Slide 1 — Visual QA Loops
Welcome to module five. By now you can get a prototype built and hold one page to parity with its reference. This module is about everything else — the routes you did not stare at, the states you forgot existed, the phone width you never opened. The principle is blunt: if it is not screenshotted, it is not checked. We will define a QA matrix of routes, states, and breakpoints, set up baselines so regressions are caught against something real, run agent-driven sweeps that return findings with evidence, and keep one rule fixed throughout: the agent reports, and you decide what counts as done.
Slide 2 — Why visual QA is its own loop
Here is why visual QA needs its own loop. A prototype can compile, load, and pass every functional test and still fail the design. The hierarchy is wrong, the rhythm is broken, the empty state was invented, the phone layout collapses — and none of that shows up in a type check or a code review, because the diff looks fine. Visual bugs live in the combinations you did not look at: states crossed with widths crossed with themes.
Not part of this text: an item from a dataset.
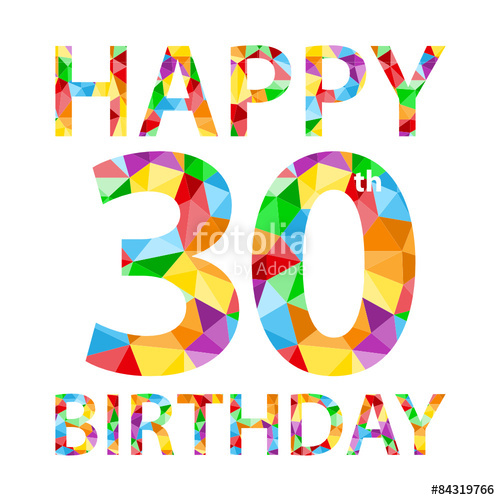 HAPPY 30th BIRTHDAY Vector Polygon Pattern Card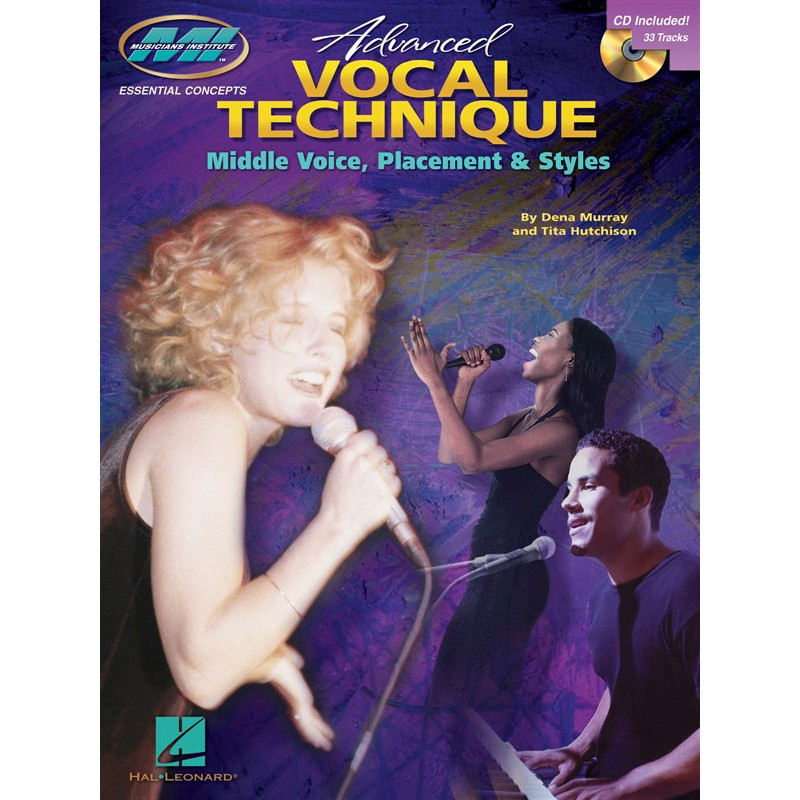 Advanced Vocal Technique: Middle Voice, Placement And Styles (Book and CD)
So we give the agent evidence — screenshots, accessibility snapshots, check output — and a procedure. The agent is good at the boring part: capturing the same things the same way, every single run. You stay good at the part that matters: judging what the evidence means.
Slide 3 — The QA matrix: routes × states × breakpoints
The sweep is only as good as its list, so the first artifact is a matrix: routes, crossed with states, crossed with breakpoints. Routes — every page the prototype claims to have, including the one you keep forgetting. States — empty, loading, error, dense; the ones nobody designs and agents invent. Breakpoints — pick a small set, like 390, 768, and 1440, and never vary them, because comparability is the whole point. And for every route, write one intent line: what this page is for. That sentence is the cheapest thing in the matrix, and it is what turns a pile of differences into findings someone can judge. Keep the manifest in the repo and review it like code.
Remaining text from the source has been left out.